- [Exercise set]:
1. Transcribe the passage on the Quality Control teaching assistantship word for word, starting at "TA, Undergraduate course, Korea" and ending at "materials and lectures.".
2. Continue the passage about the Quality Control teaching assistantship at Korea University from the point where it stops.

::: Text shown :::

TA, Undergraduate course, Korea University, Industrial and Management Engineering, 2017
In the spring semester of 2017, I had the privilege of serving as a Teaching Assistant (TA) for the Quality Control course at Korea University, under the esteemed guidance of Professor Seoung Bum Kim. My responsibilities extended beyond the traditional TA roles of grading and holding office hours; I was also deeply involved in the creation and delivery of practical materials and lectures.

::: Data shown :::

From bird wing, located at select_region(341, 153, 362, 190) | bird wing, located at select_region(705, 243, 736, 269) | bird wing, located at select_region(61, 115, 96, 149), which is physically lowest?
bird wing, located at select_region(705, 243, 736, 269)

:::

- [Answers for the tasks]:
1.
TA, Undergraduate course, Korea University, Industrial and Management Engineering, 2017
In the spring semester of 2017, I had the privilege of serving as a Teaching Assistant (TA) for the Quality Control course at Korea University, under the esteemed guidance of Professor Seoung Bum Kim. My responsibilities extended beyond the traditional TA roles of grading and holding office hours; I was also deeply involved in the creation and delivery of practical materials and lectures.

2.
Head TA, Undergraduate course, Korea University, Industrial and Management Engineering, 2017
In the fall semester of 2017, I served as the head TA for the Multivariate Analysis course taught by Professor Seoung Bum Kim. This course focused on teaching techniques for analyzing and visualizing multivariate data using statistical methods. Beyond the traditional TA duties of grading and holding office hours, I was responsible for delivering lectures on programming applications relevant to the course material, specifically using Python.